“Why didn’t you let me know you were okay?” @flylikefalcon
The immediate, true response was bitten back and swallowed back down to his stomach before it could slip out. Because I wasn’t.
He was luckier than some that came back, he knew. Two of the other men in his truck had required amputations after the IED. He’d seen plenty of injuries over his years in the service, men who were blown halfway to hell and left damn near unrecognizable. He’d seen even more men who didn’t make it home at all.

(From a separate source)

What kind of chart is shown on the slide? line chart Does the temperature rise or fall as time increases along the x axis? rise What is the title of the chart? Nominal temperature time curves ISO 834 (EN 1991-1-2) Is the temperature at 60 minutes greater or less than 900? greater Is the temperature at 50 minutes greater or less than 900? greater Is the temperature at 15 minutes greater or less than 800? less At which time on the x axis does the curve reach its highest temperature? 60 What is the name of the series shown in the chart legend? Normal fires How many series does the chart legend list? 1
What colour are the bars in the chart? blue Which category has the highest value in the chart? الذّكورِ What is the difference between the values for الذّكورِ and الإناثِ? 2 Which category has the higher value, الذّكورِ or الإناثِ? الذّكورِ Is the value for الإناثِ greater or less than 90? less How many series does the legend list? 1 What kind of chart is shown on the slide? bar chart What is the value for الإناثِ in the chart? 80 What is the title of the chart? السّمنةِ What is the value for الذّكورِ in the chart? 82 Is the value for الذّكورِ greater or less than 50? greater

He knew all this. But it hadn’t made him feel any better when the world was silent as a grave around him, and his leg fucking hurt, and more than anything he wanted to be back on the battlefield and not in a teal-toned hospital room day in and day out for almost a year. It hadn’t made him feel any better knowing that things could’ve been worse when he’d been thrown back into civilian life with a monthly check from the government and discharge papers that declared that his skills were useless without the hearing he’d lost in the blast. A great many days in that two years between the accident and Ra’s, he’d almost wished that he’d been left there in the sand rather than left in his island of an apartment with nothing but a check every month and ‘best wishes.’

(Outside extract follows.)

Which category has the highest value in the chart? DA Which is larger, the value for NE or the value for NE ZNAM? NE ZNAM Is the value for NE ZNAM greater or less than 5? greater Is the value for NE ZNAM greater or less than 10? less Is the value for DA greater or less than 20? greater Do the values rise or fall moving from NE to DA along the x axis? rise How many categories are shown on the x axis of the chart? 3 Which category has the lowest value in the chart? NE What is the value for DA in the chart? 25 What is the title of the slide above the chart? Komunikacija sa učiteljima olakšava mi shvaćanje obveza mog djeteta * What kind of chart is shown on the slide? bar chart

But he hadn’t been left. A man with mechanical wings had scooped him up and carried him to the medical facility a mile and half away, and in the delirium of blood loss and brain damage, Tarik had almost been convinced the man was an angel.
Sam Wilson, they’d told him later. They’d given him an address, too, for the man’s deployment at the time, but at first he couldn’t think of what to say, and by the time Wilson’s deployment was supposed to be coming to a close, Tarik hadn’t felt grateful anymore. He’d felt angry.
With the benefit of nearly a decade put between then and now, his perspective had warmed considerably. So instead of telling the truth, Tarik offered the lie the man deserved to hear. “I sent a letter on my last day of PT. They told me you’d already shipped back by then. You’d be surprised how many Sam Wilsons there are in the United States, flyboy.”
Tarik Mansour was a time machine. Sam saw him and found himself transported back into a warzone, bullets whizzing by his ear. He remembered Riley’s voice, sharp and panicked. Wilson, we gotta go! We gotta get out of here! He remembered the taste of sweat as it rolled down his face, the stench of blood in the air, the dry and grainy sensation of sand in his shoes, in his eyes, on his tongue. We can save them, he’d insisted, shrugging Riley’s grip off his shoulder, refusing to let himself be pulled away from the fight. We can still save them.
And they had. Not all of them, of course --- some men were so far gone that even Sam recognized that there was nothing more to be done for them, so badly damaged that even Sam understood that the only move left to make was to take their hands and let them pass from one world to the next with someone at their side. But they’d saved some of them. They’d saved Tarik.
Rescue came with a cost, of course. Sam understood that, too, had figured it out long before he returned home himself with an extra set of dog tags around his neck and a ring in his pocket that no one was ever going to wear. You could save a man from a warzone, but you could never remove him from it entirely. Sam still flinched at fireworks, even years after his ears stopped ringing with the echoing of explosions in a desert. Tarik still had scars under his clothes that Sam couldn’t see but knew were there all the same. And they still existed, as old ‘war buddies’ always did, as time machines into a windstorm that neither of them ever got away from.
Sam didn’t always get to know the people he’d saved. There were some who kept in touch, others who didn’t. A time or two, he’d been the call men made when they needed to be talked down. A few others, he’d been the address on the letter they put in the mailbox when ‘talking down’ was no longer an option they wanted to entertain. And sometimes, he was an afterthought that people further up in line called when it was all over. He was a person who only heard updates at funerals, who learned about graves he’d yet to visit while standing in front of ones freshly dug. He’d always dreaded that for Tarik. He’d seen the way the man looked when the warzone was behind him, recognized the look in his eye, and seeing him now... Sam was desperate for an answer to his question, eager to know why the man in front of him had never thought to tell him there was no grave bearing his name, no obituary to search for.
“Oh,” he said flatly, feeling a little empty at the revelation. He’d missed a letter by a few weeks at the most, he suspected. “Yeah. They ended my last tour early.” Riley fell from the sky and Sam nearly killed himself trying to save him, nearly died in his efforts to bring home a corpse that never made it out of the sand. He wondered if he’d been out of the hospital yet when Tarik finished his PT, wondered how close their paths had come to crossing again under different circumstances, as different men. “Well, there’s only one who matters, isn’t there?” Sam plastered a grin onto his face, raised his brows with an eager arrogance that he didn’t feel no matter how badly he wanted to.
There was a pause, a quiet moment where Sam was somewhere else and he suspected Tarik was, too. He cleared his throat in an attempt to be rid of it, in an effort to chase himself back into the present. “How’s civilian life treating you, then?”